What is All The Fuss About
5G will change everything. 5G will change how people use and communicate with technology. It will change how different technologies communicate with each other. All this will take place faster and more reliably than ever before. Mobile internet will be faster than ever. High bandwidth and low latency will transform whole industries through new ways of connecting production processes and products. 5G specs are straightforward:
- Mobile-broadband: Lightning fast, 20Gbps(4G: 500Mbps). Users can play multi-player VR games and 8K video on mobile in the move.
- Low latency: 1ms (4G: 50ms) latency and ultra reliability. 1ms latency enables the remote precise steering of robots (car, boat, plane, construction robot, emergency robot, war robot)
- Massive IoT: 1M (4G: 100k devices) device connections per square km, high energy efficiency. A large industrial plant can base IoT on top of 5G. Stadium events can offer enhanced experiences for spectators.

## [Given data]
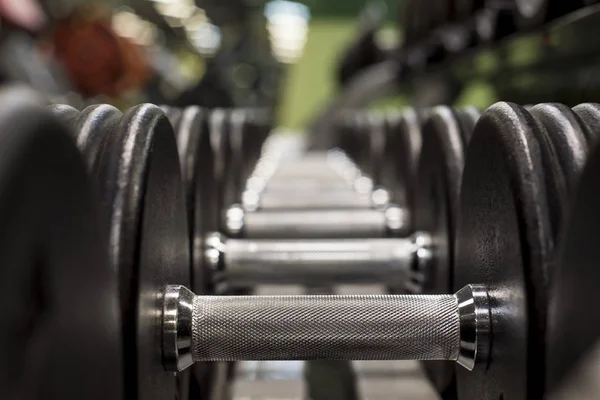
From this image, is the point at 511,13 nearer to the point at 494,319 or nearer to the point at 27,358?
the point at 494,319

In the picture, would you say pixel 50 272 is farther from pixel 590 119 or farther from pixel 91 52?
pixel 91 52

## [Exercise goal]
Translate into Spanish the following sentence from the passage on 5G above: "High bandwidth and low latency will transform whole industries through new ways of connecting production processes and products."

## [Solution below]
El gran ancho de banda y la baja latencia transformarán industrias enteras mediante nuevas formas de conectar procesos de producción y productos.